Ce cow-boy nonchalant a peut-être pensé à tout mais pas au pire : un psychopathe, au nom étrange d'Anton Chigurh, lancé à ses trousses. Le zombie à la bouteille métallique, c'est lui. Un démon baroque, aussi excentrique qu'exterminateur, qui se déplace toujours avec son engin sans doute destiné à abattre les bovins. Lui, en picador dément, l'emploie sur les humains. La première fois, le geste surprend tellement qu'on en rit, nerveusement. Chez les Coen, la terreur va de pair avec le grotesque et le cartoon n'est jamais loin. Cet Anton Chigurh est comme un corps étranger inoculé dans l'univers du polar et du western. Il fallait un acteur venu d'ailleurs pour l'incarner et le choix de Javier Bardem s'avère très payant : c'est comme si toute l'Espagne fantasque et funèbre débarquait sans prévenir en plein Far West. Cet ange perruqué de l'apocalypse capable de deviser du destin avec ceux qu'il bute, de jouer leur vie à pile ou face, rend la course-poursuite littéralement infernale.
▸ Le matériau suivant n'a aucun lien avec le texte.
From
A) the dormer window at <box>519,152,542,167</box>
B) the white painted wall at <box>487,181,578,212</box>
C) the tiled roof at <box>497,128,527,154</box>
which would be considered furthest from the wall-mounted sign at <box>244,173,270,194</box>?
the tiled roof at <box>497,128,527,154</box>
La terreur monte crescendo, à mesure que l'énergumène se rapproche de Llewelyn. Les frères Coen mixent subtilement vitesse et attente. Leur chasse à l'homme nous mène de motel en motel, jusqu'au Mexique. Cette frontière, c'est aussi bien sûr celle qui sépare le bien et le mal, le hasard et le destin. Elle est parfois difficile à distinguer, y compris pour isoler les vivants des fantômes. D'où une inquiétude irrépressible, surtout face à Chigurh : il n'a rien d'humain mais possède malgré tout un corps. Il pisse le sang après avoir reçu une balle qu'il extrait lui-même dans une scène très éprouvante. Increvable, tel le diable incarné.
Entre un boeuf et un homme, l'issue du combat n'est pas si sûre, balance un moment le shérif, qui fait volontiers rimer philosophie avec plaisanterie. Mais plus l'enquête avance, moins ce nostalgique de valeurs qui n'ont plus cours comprend le déchaînement de violence auquel il assiste. Vers la fin, le film ralentit, gagné par une lenteur mélancolique, une méditation qui n'a plus rien de sarcastique. On voit alors se dessiner le portrait d'un homme qui ne reconnaît plus son pays, ni son père. Un homme poursuivi lui aussi, hanté par la perte.